Before starting at City University London this week, I had heard stories about students barely speaking to each other, stealing each other’s leads and battling it out for the same work experience placements. But is that a realistic assessment of dynamics on postgraduate journalism courses?
Certainly not at City (for now at least). Although the first few days seem a bit like speed dating, with frequent polite introductions, people (some are 25 years old, a few even 30 and above) are happy to remind you of their name/where you’re from, no matter how many times you forget. All in all, everyone on the course is friendly, switched-on and keen to learn.
Even when it comes to journalistic tasks, there isn’t the competitive edge I predicted. On Tuesday, we were given an interview task (to speak to someone from an organisation or charity with a view to writing a news piece on it) due just 48 hours later. Cue mild panic, some hasty researching and many phone calls. But no suspicious eyeing-up of each other’s ideas, no critical evaluation of one another’s interview technique, no scorning of the person who managed to get some great quotes. In fact, the task has generated nothing other than friendly interest and a pool of different ways to approach it. Already, there’s a real sense we’re are learning from each other (with all the work experience we have accumulated) as well as from the academics.
But it would seem that this isn’t the same across the board. For every@LauraOliver – the editor of journalism.co.uk – who said her Masters course mates were her ‘first network of colleagues’ and the people she shared leads with, there is someone like @SilentSmiler, who found her course ‘very frustrating at times’ for the fact that people kept contacts and stories from one another.
Jonathan Hewett, the Newspaper Journalism course director, hit the nail on the head when he explained how journalism was a strange profession for the fact that it is essentially an individual job, with much of your time spent on your own, finding stories on a patch or on computer. However, Hewett explained that journalists are never completely independent; they rely on the team around them, not least to sub their work and put it on a page. Such reasoning is perhaps why some journalism students share stories and others feel the need to compete for them.
If you’re wondering what kind of a student journalist you would be, it might be worth bearing in mind Ann McFerran’s advice first. The Sunday Times interviewer said that whilst there would be healthy competition amongst students, we would still be responsible for looking out for one another as fellow journalists, picking each other up on shorthand errors or filling in gaps in our social media knowledge.

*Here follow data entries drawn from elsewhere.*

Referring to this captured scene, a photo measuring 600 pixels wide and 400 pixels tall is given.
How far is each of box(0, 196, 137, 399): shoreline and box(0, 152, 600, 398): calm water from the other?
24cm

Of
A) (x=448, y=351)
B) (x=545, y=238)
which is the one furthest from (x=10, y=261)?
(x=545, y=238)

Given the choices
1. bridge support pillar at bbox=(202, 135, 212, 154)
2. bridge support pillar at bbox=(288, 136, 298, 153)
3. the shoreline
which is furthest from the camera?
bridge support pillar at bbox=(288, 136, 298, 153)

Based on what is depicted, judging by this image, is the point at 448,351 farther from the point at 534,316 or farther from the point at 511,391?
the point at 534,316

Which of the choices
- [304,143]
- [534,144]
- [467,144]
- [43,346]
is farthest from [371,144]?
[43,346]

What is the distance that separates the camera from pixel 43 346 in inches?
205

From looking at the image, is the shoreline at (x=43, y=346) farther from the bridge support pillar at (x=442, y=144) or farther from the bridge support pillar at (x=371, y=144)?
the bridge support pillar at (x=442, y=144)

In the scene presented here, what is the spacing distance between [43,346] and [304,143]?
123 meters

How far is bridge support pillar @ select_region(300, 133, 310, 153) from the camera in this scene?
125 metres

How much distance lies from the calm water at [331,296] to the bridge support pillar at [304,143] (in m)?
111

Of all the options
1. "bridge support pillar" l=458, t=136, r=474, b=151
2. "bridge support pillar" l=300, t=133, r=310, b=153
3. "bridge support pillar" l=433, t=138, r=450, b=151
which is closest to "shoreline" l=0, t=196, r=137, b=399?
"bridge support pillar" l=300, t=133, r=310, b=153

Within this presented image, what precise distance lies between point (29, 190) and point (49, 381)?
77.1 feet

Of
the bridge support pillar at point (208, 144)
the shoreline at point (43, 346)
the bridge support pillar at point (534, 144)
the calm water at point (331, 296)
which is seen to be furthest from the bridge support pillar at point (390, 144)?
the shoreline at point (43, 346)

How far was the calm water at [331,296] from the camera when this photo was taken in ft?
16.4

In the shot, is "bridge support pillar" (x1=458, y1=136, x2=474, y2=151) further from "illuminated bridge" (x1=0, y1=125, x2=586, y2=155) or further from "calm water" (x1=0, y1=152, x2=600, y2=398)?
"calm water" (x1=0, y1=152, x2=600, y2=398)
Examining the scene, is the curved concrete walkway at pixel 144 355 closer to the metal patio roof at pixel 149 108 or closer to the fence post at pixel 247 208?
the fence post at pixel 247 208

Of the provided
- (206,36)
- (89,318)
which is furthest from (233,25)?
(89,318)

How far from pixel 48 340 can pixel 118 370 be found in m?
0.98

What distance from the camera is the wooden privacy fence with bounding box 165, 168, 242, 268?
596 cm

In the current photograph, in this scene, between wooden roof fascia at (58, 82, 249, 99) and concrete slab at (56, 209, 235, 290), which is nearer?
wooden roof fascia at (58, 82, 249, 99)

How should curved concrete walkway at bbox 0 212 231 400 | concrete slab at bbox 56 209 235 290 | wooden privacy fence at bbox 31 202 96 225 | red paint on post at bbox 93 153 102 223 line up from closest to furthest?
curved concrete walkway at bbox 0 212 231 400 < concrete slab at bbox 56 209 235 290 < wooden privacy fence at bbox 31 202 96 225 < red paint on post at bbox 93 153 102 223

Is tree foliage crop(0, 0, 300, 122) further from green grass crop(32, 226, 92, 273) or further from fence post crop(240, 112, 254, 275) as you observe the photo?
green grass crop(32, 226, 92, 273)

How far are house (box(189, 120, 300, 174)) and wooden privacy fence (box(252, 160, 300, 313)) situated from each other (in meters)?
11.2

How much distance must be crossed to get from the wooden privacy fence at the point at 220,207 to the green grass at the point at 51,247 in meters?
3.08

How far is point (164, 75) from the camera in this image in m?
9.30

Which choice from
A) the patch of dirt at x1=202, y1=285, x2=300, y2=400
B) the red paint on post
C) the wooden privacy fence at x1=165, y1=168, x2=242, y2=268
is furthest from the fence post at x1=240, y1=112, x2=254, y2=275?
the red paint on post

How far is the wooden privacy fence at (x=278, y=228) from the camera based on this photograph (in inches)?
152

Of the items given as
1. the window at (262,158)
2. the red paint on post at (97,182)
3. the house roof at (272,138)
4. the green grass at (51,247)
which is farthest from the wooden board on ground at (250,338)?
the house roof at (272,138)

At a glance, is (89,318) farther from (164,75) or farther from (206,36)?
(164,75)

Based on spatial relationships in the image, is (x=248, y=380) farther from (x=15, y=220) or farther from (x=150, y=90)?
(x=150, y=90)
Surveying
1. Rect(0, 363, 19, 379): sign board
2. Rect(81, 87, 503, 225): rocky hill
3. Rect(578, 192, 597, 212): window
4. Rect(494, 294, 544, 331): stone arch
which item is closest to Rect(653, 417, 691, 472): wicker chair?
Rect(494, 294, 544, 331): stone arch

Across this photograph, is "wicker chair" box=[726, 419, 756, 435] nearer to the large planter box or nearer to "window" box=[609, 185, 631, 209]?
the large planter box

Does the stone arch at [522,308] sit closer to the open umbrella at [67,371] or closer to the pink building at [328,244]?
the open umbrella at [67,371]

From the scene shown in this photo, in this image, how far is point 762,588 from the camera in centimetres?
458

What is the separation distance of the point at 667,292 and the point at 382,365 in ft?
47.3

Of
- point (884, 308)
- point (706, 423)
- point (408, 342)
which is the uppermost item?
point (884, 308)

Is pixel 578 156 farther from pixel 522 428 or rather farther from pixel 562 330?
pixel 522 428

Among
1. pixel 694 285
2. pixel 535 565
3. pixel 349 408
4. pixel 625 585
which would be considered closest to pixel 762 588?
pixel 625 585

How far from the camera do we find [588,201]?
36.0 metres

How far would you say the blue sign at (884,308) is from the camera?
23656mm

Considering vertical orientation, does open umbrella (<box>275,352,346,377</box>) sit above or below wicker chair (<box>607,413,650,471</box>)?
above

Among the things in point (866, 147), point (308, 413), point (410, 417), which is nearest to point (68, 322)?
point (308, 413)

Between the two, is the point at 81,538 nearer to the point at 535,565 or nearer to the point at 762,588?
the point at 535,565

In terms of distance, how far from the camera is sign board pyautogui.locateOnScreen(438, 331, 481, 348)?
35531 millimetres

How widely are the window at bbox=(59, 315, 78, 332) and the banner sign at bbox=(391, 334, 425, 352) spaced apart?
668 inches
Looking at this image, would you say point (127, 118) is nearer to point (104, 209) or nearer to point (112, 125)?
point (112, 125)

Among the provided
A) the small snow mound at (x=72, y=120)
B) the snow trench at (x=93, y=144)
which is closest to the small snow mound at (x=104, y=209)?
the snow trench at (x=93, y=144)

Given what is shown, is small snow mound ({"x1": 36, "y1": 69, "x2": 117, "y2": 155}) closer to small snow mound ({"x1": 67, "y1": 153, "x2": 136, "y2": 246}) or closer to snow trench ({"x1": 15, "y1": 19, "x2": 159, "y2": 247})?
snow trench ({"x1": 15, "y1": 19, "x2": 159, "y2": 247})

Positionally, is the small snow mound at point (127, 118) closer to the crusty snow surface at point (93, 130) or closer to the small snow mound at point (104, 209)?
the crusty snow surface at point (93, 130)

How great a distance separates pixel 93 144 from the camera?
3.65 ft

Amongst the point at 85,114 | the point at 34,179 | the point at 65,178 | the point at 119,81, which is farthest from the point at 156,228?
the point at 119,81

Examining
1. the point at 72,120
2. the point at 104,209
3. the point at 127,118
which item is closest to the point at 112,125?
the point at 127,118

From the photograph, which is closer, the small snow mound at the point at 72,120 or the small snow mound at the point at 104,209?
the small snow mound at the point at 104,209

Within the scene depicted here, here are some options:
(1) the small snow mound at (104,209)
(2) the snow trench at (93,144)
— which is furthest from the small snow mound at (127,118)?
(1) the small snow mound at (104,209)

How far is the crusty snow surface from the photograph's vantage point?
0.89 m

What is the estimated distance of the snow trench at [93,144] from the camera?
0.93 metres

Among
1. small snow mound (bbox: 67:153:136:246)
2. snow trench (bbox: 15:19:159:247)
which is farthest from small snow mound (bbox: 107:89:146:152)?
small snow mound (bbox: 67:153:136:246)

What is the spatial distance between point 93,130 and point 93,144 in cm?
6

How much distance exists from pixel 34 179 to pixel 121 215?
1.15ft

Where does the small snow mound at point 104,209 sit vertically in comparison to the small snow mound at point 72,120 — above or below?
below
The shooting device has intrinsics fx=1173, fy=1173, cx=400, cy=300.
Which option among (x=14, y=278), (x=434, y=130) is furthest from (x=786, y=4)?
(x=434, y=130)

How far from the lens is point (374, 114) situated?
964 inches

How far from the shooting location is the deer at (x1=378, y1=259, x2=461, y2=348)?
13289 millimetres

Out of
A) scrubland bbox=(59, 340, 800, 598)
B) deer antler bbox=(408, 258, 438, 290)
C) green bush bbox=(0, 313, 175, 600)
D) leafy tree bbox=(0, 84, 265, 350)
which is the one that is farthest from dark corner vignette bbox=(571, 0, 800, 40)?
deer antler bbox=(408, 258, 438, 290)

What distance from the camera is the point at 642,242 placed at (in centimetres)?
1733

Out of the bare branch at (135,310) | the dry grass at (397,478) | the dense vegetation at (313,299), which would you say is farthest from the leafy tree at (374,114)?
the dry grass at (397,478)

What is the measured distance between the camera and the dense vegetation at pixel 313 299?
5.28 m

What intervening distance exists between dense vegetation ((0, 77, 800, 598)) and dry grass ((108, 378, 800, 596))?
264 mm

And, more than that, McFerran said – at the end of the course – ‘you will all be each other’s best contact’.
So, in that sense, a postgraduate course is, in part, just a big networking event, where you get the chance to speak to a group of acclaimed journalists, albeit before they earn the acclaim. And as of yet there’s no malicious, lead-hungry pilfering of stories, which is very refreshing indeed. Let’s just hope such collaboration continues.